### TASK DETAILS
Reproduce everything from "My experience includes" down to "the target form-factor." in the Ajawamnet home page below, word for word.

### DOCUMENT EXCERPT
Home Page for Ajawamnet
& Wayne Mitzen

Over 18 years of design experience - I have a full lab here in Northern Virginia and can assist in the design, assembly, and testing of any project. If you're looking for someone that can deliver in-budget and within schedule, feel free to give me a call at 703-618-2430 (cell phone) or drop me an email at: ajawamnet@comcast.net.

to download a traditional resume (work history in both MS Word and Acrobat format) and portfolio are located at the end of this webpage (some may call it a "rant").

Even though it may not be apparent, I do actually work well within typical corporate cultures and hierarchies; I just don't believe that trying to "fit in" to any preconceived notion of quantitative summarization of what I do and love is fair to any prospective client, employer, or myself.

My experience includes designs for various consumer markets as well as many industrial and government/military applications. In most cases my wife and I  can quickly deliver assembled prototypes/small production builds as well. This includes fine pitch SMT, which can easily be ported into full electronic documentation for use with automated assembly processes for ramping up into full-scale production. I will work with any contract manufacturer the client selects or can offer suggestions based on the scope of the project.

In addition to the SMT rework/assembly equipment, I maintain a full CNC shop for rapid turnaround of the mechanical aspects of those projects. I can perform the electrical and mechanical design, then actually deliver complete working proto/EAP products in the target form-factor.

I work well under pressure, have completed jobs over holidays just to get my customers products out the door. For the last 9 years, I've completed an average of 130 designs per year - all to the satisfaction of my customers.

One of the first designs I did was for the original IBM XT, running DOS 1.1; it was for the video CGA adapter. At the time, there were no clones, no reference designs on developer.intel.com (the internet wasn't really even accessible to common-folk), and the main method to layout multi-layer PC boards was to use Bishop Graphics 4:1 tape up (red and blue decals on velum). My device allowed the use of these early PC’s with the various projection and video production systems that were available in 1984. These were sold to various Westinghouse divisions, as well as many universities (one of the first devices installed at CMU’s Technology Center), large corporations and financial institutions. We generated over $11mil in one year.

Since 1990, I was one of the early proponents of using the emerging EDA tools, one of which was the original ORCAD family of DOS based products, as well as doing some of the first 3D modeling with AutoCAD version 10. After the fiasco of the ORCAD port to Windows, I switched to Protel (version 3) and have since used Altium’s line of products; though I am still proficient in ORCAD as well as a myriad of other EDA/CAD tools.

All of the 500+ products I've designed since then typically consist of digital, RF, and analog (full SPICE modeling) topologies used in various applications with support for programmable logic, various uC an uP architectures including low-power embedded designs.

As to mechanical design (both MEP and packaging), I was one of Solidworks first customers. I had been doing Autocad 3D surfaced modeling in the early 1990's Here's a link to a cool ACAD file from the early 1990's :


It was done in 1992 in AutoCAD version 10, NO MOUSE or DIGITIZER, on a 80386SX-25 with 4Meg of RAM  on a 14" amber screen CRT. All command line call outs and cursor keys. Those convoluted arms are ERI 40kW FM circular polarized antenna bays. They stack 4 at a 1/4 wavelength for antenna gain (ERP). The green lines are USGS topo, the grid is a 5' topo from the county (Hazelwood in Pgh). The entire drawing is at the correct height above the ACAD world coordinate, so you can get the AMSL.

### GIVEN INFORMATION

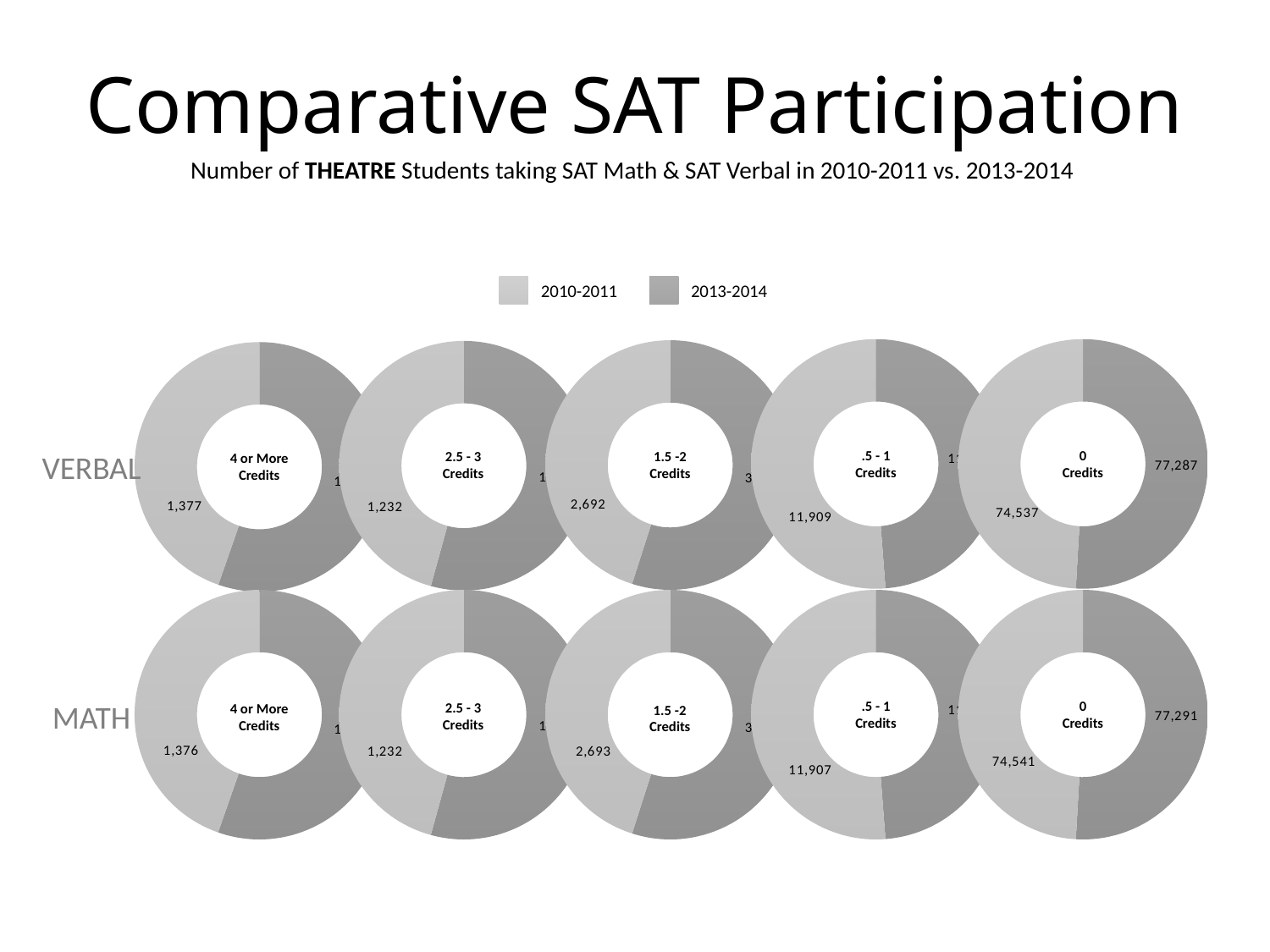
What kind of chart is used on this slide? Donut (pie) chart Which credit category in the MATH row has the lowest 2010-2011 value? 2.5 - 3 Credits In the VERBAL row, what is the 2010-2011 value in the '.5 - 1 Credits' donut chart? 11,909 Which credit category in the VERBAL row has the highest 2010-2011 value? 0 Credits In the VERBAL row, what is the 2013-2014 value in the '0 Credits' donut chart? 77,287 How many series does the legend list? 2 In the VERBAL row '0 Credits' donut chart, what is the difference between the 2013-2014 and 2010-2011 values? 2,750 In the MATH row, what is the 2010-2011 value in the '1.5 -2 Credits' donut chart? 2,693 In the MATH row '0 Credits' donut chart, which series has the larger value, 2010-2011 or 2013-2014? 2013-2014 In the VERBAL row, what is the 2010-2011 value in the '4 or More Credits' donut chart? 1,377 In the MATH row, what is the 2010-2011 value in the '0 Credits' donut chart? 74,541 In the MATH row, what is the 2013-2014 value in the '0 Credits' donut chart? 77,291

### TASK RESULT
My experience includes designs for various consumer markets as well as many industrial and government/military applications. In most cases my wife and I  can quickly deliver assembled prototypes/small production builds as well. This includes fine pitch SMT, which can easily be ported into full electronic documentation for use with automated assembly processes for ramping up into full-scale production. I will work with any contract manufacturer the client selects or can offer suggestions based on the scope of the project.

In addition to the SMT rework/assembly equipment, I maintain a full CNC shop for rapid turnaround of the mechanical aspects of those projects. I can perform the electrical and mechanical design, then actually deliver complete working proto/EAP products in the target form-factor.